Artificial intelligence-based prediction models for acute myeloid leukemia using real-life data: A DATAML registry study.

作者信息

Didi Ibrahim, Alliot Jean-Marc, Dumas Pierre-Yves, Vergez François, Tavitian Suzanne, Largeaud Laëtitia, Bidet Audrey, Rieu Jean-Baptiste, Luquet Isabelle, Lechevalier Nicolas, Delabesse Eric, Sarry Audrey, De Grande Anne-Charlotte, Bérard Emilie, Pigneux Arnaud, Récher Christian, Simoncini David, Bertoli Sarah

机构信息

École Polytechnique, Palaiseau, France.

Centre Hospitalo-Universitaire de Toulouse, Toulouse, France.

出版信息

Leuk Res. 2024 Jan;136:107437. doi: 10.1016/j.leukres.2024.107437. Epub 2024 Jan 9.

Abstract

We designed artificial intelligence-based prediction models (AIPM) using 52 diagnostic variables from 3687 patients included in the DATAML registry treated with intensive chemotherapy (IC, N = 3030) or azacitidine (AZA, N = 657) for an acute myeloid leukemia (AML).
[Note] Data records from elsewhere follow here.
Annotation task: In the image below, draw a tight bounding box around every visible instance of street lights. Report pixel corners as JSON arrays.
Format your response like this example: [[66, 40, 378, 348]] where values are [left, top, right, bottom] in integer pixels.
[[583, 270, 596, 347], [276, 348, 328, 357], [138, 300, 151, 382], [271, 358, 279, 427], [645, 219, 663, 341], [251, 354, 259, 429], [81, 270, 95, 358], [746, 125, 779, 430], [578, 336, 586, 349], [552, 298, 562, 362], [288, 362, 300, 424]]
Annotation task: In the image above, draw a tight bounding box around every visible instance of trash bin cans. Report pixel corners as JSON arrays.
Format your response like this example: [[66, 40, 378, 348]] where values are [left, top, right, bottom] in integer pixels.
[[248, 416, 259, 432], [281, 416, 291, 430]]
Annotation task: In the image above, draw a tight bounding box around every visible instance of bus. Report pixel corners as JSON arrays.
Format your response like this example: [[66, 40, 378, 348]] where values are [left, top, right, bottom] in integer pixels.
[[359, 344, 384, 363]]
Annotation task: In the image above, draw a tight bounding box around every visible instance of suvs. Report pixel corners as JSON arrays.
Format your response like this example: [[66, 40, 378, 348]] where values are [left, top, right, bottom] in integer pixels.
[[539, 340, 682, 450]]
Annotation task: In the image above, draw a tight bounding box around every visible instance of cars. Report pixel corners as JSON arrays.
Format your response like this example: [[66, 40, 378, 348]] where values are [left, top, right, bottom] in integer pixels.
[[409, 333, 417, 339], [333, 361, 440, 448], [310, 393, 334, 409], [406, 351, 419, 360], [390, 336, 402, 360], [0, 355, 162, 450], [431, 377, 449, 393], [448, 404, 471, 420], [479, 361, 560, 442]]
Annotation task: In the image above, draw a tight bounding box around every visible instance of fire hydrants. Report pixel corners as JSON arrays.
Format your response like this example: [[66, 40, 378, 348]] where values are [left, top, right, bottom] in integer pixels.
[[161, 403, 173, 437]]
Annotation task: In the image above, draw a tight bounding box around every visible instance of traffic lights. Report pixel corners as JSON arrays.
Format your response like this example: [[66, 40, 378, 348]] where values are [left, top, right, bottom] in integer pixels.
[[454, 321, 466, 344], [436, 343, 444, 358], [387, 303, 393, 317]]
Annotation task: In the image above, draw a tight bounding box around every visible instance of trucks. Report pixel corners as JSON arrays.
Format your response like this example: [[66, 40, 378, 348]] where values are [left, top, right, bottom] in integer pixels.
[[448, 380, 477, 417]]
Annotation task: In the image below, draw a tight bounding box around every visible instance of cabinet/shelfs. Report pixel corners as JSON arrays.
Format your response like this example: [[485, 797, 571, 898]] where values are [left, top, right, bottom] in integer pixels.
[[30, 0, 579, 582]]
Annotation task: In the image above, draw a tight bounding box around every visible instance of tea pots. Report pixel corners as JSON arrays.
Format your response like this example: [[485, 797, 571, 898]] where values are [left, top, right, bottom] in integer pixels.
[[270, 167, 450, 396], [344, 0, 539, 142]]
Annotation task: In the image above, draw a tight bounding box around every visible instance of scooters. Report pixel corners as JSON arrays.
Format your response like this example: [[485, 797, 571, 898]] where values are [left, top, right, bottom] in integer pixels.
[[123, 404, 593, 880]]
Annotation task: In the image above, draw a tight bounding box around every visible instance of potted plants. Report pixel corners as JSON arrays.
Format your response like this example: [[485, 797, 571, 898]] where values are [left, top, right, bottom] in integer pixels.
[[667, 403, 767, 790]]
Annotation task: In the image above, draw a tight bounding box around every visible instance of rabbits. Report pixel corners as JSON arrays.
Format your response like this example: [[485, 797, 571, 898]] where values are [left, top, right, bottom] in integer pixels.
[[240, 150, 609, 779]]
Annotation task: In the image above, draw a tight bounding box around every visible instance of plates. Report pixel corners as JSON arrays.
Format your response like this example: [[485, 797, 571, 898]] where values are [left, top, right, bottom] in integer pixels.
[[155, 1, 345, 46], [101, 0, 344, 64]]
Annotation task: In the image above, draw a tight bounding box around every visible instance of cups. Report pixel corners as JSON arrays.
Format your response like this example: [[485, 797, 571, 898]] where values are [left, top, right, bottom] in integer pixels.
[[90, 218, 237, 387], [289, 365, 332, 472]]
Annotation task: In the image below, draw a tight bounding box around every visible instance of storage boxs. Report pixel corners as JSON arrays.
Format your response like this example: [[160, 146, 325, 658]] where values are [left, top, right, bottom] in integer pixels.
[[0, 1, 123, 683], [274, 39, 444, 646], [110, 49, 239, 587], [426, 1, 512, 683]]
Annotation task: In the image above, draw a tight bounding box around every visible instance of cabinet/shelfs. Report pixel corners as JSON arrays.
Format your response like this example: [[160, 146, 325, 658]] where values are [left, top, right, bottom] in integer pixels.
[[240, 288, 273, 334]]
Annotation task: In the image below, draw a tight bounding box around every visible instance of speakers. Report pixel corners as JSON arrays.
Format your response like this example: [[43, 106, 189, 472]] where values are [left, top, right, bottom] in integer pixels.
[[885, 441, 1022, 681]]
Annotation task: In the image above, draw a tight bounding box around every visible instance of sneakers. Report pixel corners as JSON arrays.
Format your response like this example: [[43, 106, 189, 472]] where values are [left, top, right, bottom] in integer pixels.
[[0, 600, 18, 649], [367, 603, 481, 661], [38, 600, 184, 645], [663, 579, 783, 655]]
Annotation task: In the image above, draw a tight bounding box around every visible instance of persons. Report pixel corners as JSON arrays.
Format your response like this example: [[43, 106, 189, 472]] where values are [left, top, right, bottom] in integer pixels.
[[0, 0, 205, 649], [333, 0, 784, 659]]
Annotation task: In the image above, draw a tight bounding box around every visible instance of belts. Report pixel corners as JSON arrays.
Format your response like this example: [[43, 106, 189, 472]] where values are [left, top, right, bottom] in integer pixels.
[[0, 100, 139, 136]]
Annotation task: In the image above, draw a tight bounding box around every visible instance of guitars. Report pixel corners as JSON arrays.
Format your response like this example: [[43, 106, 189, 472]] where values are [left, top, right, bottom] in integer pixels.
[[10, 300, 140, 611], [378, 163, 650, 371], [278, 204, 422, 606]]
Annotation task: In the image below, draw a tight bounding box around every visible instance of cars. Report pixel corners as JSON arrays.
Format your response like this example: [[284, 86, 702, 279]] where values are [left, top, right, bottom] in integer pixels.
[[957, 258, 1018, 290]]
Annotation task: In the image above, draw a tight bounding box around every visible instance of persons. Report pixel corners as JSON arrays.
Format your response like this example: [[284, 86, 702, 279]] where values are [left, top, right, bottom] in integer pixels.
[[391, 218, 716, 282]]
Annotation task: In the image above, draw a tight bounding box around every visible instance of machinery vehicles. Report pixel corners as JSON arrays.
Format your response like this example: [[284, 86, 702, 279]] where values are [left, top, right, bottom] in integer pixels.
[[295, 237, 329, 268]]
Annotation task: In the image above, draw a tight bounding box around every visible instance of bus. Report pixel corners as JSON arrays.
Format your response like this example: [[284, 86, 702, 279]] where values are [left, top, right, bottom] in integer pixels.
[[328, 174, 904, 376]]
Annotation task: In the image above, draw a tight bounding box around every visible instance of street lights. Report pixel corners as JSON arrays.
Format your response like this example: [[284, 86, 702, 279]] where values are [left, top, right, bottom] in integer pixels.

A neural network called multilayer perceptron (MLP) achieved a prediction accuracy for overall survival (OS) of 68.5% and 62.1% in the IC and AZA cohorts, respectively. The Boruta algorithm could select the most important variables for prediction without decreasing accuracy. Thirteen features were retained with this algorithm in the IC cohort: age, cytogenetic risk, white blood cells count, LDH, platelet count, albumin, MPO expression, mean corpuscular volume, CD117 expression, NPM1 mutation, AML status (de novo or secondary), multilineage dysplasia and ASXL1 mutation; and 7 variables in the AZA cohort: blood blasts, serum ferritin, CD56, LDH, hemoglobin, CD13 and disseminated intravascular coagulation (DIC). We believe that AIPM could help hematologists to deal with the huge amount of data available at diagnosis, enabling them to have an OS estimation and guide their treatment choice. Our registry-based AIPM could offer a large real-life dataset with original and exhaustive features and select a low number of diagnostic features with an equivalent accuracy of prediction, more appropriate to routine practice.

摘要

我们使用来自DATAML注册库中3687例接受强化化疗(IC,n = 3030)或阿扎胞苷(AZA,n = 657)治疗的急性髓系白血病(AML)患者的52个诊断变量,设计了基于人工智能的预测模型(AIPM)。一种名为多层感知器(MLP)的神经网络在IC组和AZA组中对总生存期(OS)的预测准确率分别达到了68.5%和62.1%。Boruta算法可以选择最重要的预测变量而不降低准确性。该算法在IC组中保留了13个特征:年龄、细胞遗传学风险、白细胞计数、乳酸脱氢酶、血小板计数、白蛋白、髓过氧化物酶表达、平均红细胞体积、CD117表达、核仁磷酸蛋白1突变、AML状态(初发或继发)、多系发育异常和ASXL1突变;在AZA组中保留了7个变量:原始细胞、血清铁蛋白、CD56、乳酸脱氢酶、血红蛋白、CD13和弥散性血管内凝血(DIC)。我们认为AIPM可以帮助血液科医生处理诊断时可用的大量数据,使他们能够进行OS估计并指导治疗选择。我们基于注册库的AIPM可以提供一个具有原始且详尽特征的大型真实世界数据集,并选择少量具有同等预测准确性的诊断特征,更适合常规实践。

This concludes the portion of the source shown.